I did secretly wish she’d chosen the violin. But that was my dream. We should know better than to live our dreams through our children.
Compulsion breeds resistance or worse still, resentment, so let him have a go at whatever instrument he chooses. If he doesn’t know, expose him to as many as possible. Go for free trial classes for an instrument or a music-and-movement class. Let him have a feel of the activity, the teacher, and the other students if it’s a group class.
Choose an instrument or music programme that your child enjoys and is comfortable with. Don’t force him to pursue what you alone think is good for him.
Think about your objectives
Is it music appreciation, general knowledge, or mastering a specific instrument that you want her to gain from music lessons? It’d be great if it was all of the above but don’t forget that learning music also develops social skills; instils discipline, commitment, responsibility, self-confidence, and teaches teamwork.
It aids younger children develop their sensory, motor and coordination skills, and even in learning a language.

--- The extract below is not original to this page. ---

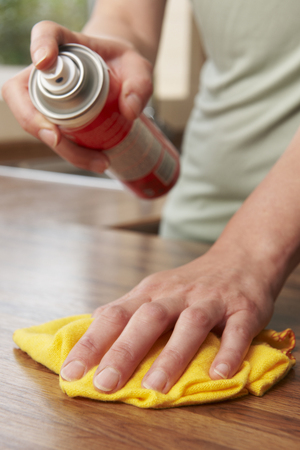 homemaker: Woman Polishing Wooden Surface With Duster Stock Photo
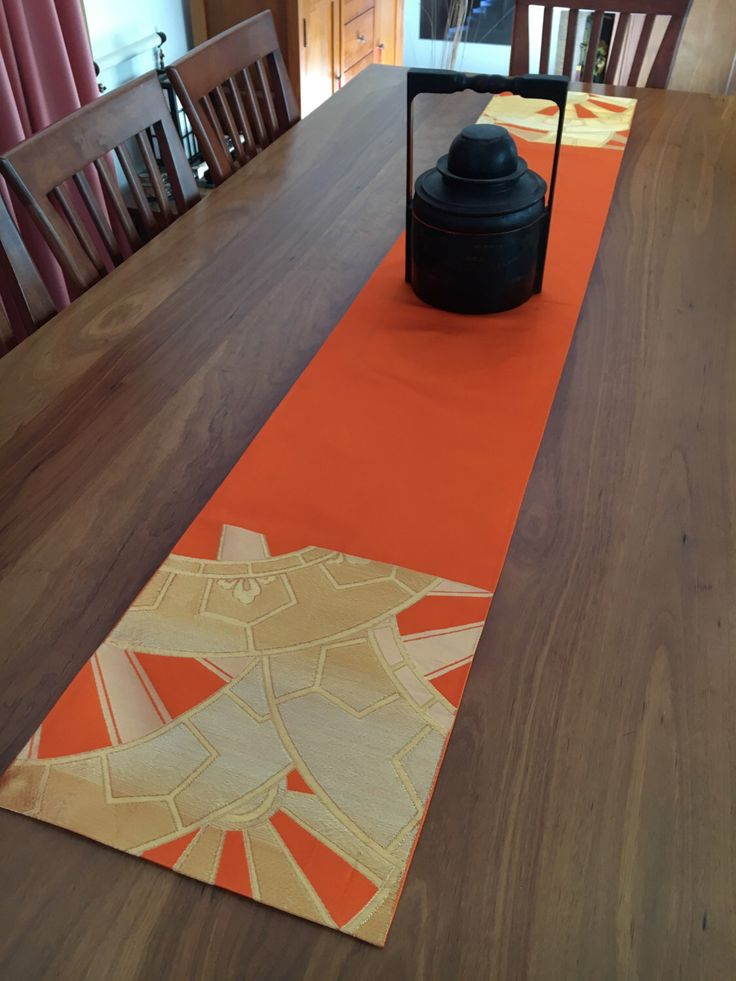 A personal favourite from my Etsy shop https://www.etsy.com/au/listing/386694242/vintage-japanese-obi-table-runner-orange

In the article Born to Sing: How Music Enriches Children’s Language Development, Ann Gadzikowski writes that language learning is enhanced when children experience the rhythm of music.
Look at how your child can learn and develop through music with the right perspective; not simply because it is another item to add to your must-do list in the rat race of life.

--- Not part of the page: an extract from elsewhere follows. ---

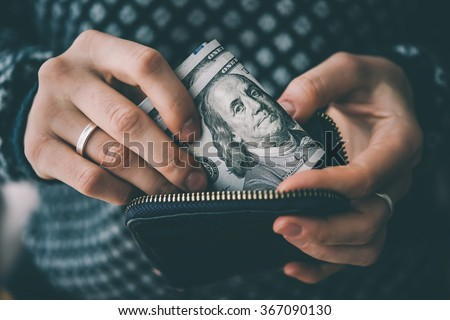 Hands holding us dollar bills and small money pouch. Toned picture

Consider what’s practical; there are no rules.
If an older child chooses an instrument, you’ll need to consider if it’s practical and suitable for him physically. A petite child may not be able to carry a large cello case by herself let alone play the instrument. Some wind instruments require suitable lip structure, and facial strength, while others require larger hands or more dexterity to play.
Also, do not stereotype, follow trends or be influenced by others. There is no rule that says every child must start at age three, or with the piano or violin, or if a particular instrument is more suited for a boy or girl.
If your child is special, can the programme, instrument and teaching method cater to her needs? How will it benefit her? Would it be a challenge for the both of you? Or would she be bored because she is exceptionally gifted?
What is your budget? Are you ready to spend on fees or the instrument? There’s no need to buy an instrument immediately if you can make-do with one of average quality. You can upgrade later when your child progresses and shows deeper commitment.
Is the location of the music school convenient, are you able to send or make arrangements for your child to travel there? Or would you prefer a teacher that makes house calls?
Choose a programme or instrument suitable for your child considering all aspects of readiness, and how much you are willing to invest in time and money. Balance these considerations instead of going with what’s popular or convenient.
‘Audition’ the teachers as they ‘audition’ your kid
Some of us may have encountered the knuckle-knocking-sadist of a piano teacher in our childhood. Avoid them at all costs. Why subject your kid to abuse? A good teacher should should be able to relate to children and treat them with respect.
Before enrolling my daughter into a music education programme, we attended trial classes in two schools that offered the same programme. The contents of the content and methods were identical. The only difference was the teacher, and the kids in the group classes. In the end we opted for the one with the teacher to which my daughter responded well.
It always helps when the child likes the teacher. Weren’t we more open to listening and learning from a teacher we liked when we were in school?
Choose a teacher that your child can respond positively to. It may be difficult to determine if that teacher is ideal from just one trial class so let your instincts and better judgment guide you.